Yes -- you would have to
1. select a process whose CID you would reassign.
2. Save it's L1 page table somewhere
3. Copy a new process's L1 page table into place
(4 points) Although OpenRISC provides hardware support for page tables, it also allows software management. Name one thing that you could do using software management that you cannot do in the hardware.
1. You would not need to layout the 16 "in-context" process L1 tables contiguously.
2. You could have different sizes for the two levels of page table -- if you wanted only a few segments and then wanted to partially use them, that might let you use memory more efficiently.
3. You would not need to fully populate any page table you were using (because you could maintain a bounds).
4. If the architecture supported it, you could throw away some of the cache bits and have larger physical addresses.
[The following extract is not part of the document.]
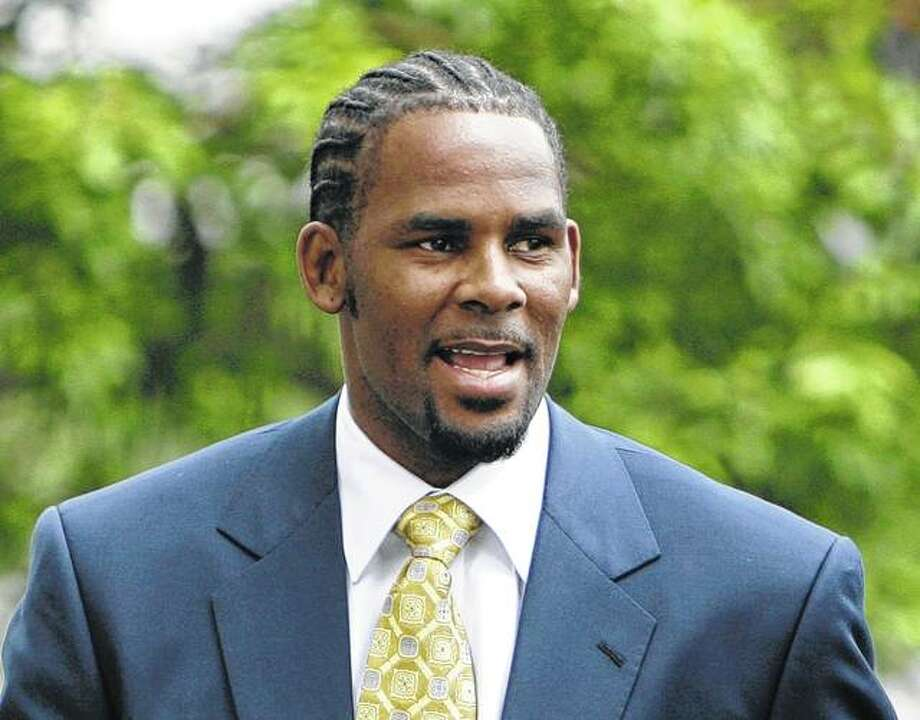 R&B singer R. Kelly arrives in June 2008 at the Cook County Criminal Court Building in Chicago. The R&B star, who has been trailed for decades by allegations that he violated underage girls and women and held some as virtual slaves, was charged Friday with aggravated sexual abuse involving four victims, including at least three between the ages of 13 and 17. Photo: M. Spencer Green | Associated Press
(4 points) Knowing only what you know about this architecture, how would you propose dealing with the operating system's memory management? Would you run it mapped? Unmapped? Why? Since the instructions didn't say anything about address ranges that specify mapped versus unmapped translations (as the MIPS has), I would probably just allocate one context ID for the kernel (CID = 0) and run it mapped. When I started up, it's possible that I might have to allocate specific regions of physical memory to interact with hardware devices.